The NPA surveyed the target number of traffic lights to be removed by prefectural police departments over the five years from fiscal 2024 to fiscal 2028.

As a result, excluding the three prefectural police departments that have not yet set a target, a total of 4,299 units, or about 2 percent of the overall number of existing traffic lights, were designated for removal. 

The percentage of those targeted for removal in Wakayama and Tokushima prefectures was the highest, at about 10 percent of the existing traffic lights in both prefectures.

The NPA’s guidelines set the conditions for installing traffic lights. These five conditions include “traffic volume per hour is 300 vehicles or more” and “the distance between traffic lights and its adjacent one is 150 meters or more.”

Additionally, one of the following conditions must also be met, such as “elementary or junior high schools or hospitals exist nearby,” or “there must be at least two accidents per year resulting in injury or death, and no measures other than traffic lights can be taken.”

If the conditions no longer apply, police consider their removal. According to the NPA, the specific removal location is determined comprehensively from various perspectives, such as when traffic would flow smoother without the traffic lights or when safety can be ensured without them.

RESIDENTS OPPOSE REMOVALS

There have been locations where residents have opposed removing traffic lights.

“It is necessary for each police department to obtain the understanding of local residents before proceeding with the removal,” a senior official of the NPA said.

On a one-lane prefectural road in the Kami-Oshima district of Tsukuba, Ibaraki Prefecture, in mid-November last year, cars and motorcycles sped through at the rate of about one every three seconds.

This is the location where the removal of a push-button traffic light was temporarily considered.

A woman in her 40s, whose daughter used to commute to school there, said, “The traffic is so heavy and dangerous that we can’t cross without a traffic light.”

According to the prefectural police, the traffic light was considered for removal in 2018 when the nearby elementary school closed and the number of users decreased.

However, when the police explained about removing the light to residents, residents opposed the plan.

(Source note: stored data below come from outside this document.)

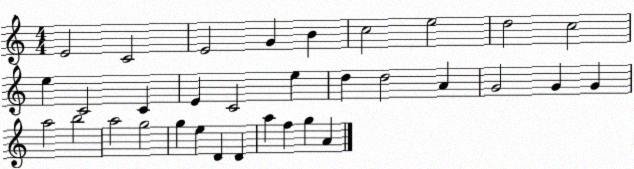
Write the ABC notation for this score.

X:1
T:Untitled
M:4/4
L:1/4
K:C
E2 C2 E2 G B c2 e2 d2 c2 e C2 C E C2 e d d2 A G2 G G a2 b2 a2 g2 g e D D a f g A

The residents said because many elderly pedestrians used the crossing, it would be dangerous without the traffic light. So, it was decided that the traffic light would remain there.

There are other locations where traffic lights were removed with the agreement of residents. In Hokkaido, 19 traffic lights were removed during 2023. One of these was a push-button traffic light in front of the former Akama Elementary School in Akabira.

It was removed in December because the school had closed the previous year and traffic on the road in front of the school had decreased. The traffic light was used by only a few people other than schoolchildren, and the residents did not voice any opposition to its removal.

On the other hand, there are cases where traffic lights were not installed even though local residents requested them.

In September 2024, three people were killed in a collision between two cars at an intersection in  Rokunohe in Aomori Prefecture. There was no traffic light installed at the intersection and nine accidents occurred there over the five years through 2023.

According to the Aomori prefectural police, the traffic volume at the intersection does not meet one of the required conditions for installing traffic lights.

The police also said that it is safer to install stop signs instead of installing a traffic light. The intersection lacks a traffic light even now.

The police explained that traffic crackdowns at the site were bolstered and increased stop signs put in place since the accident occurred in September 2024.

A total of 2,212 traffic lights were newly installed nationwide over the five years through fiscal 2023, indicating that compared to the number of traffic lights being removed, only about 60 percent were newly put in place.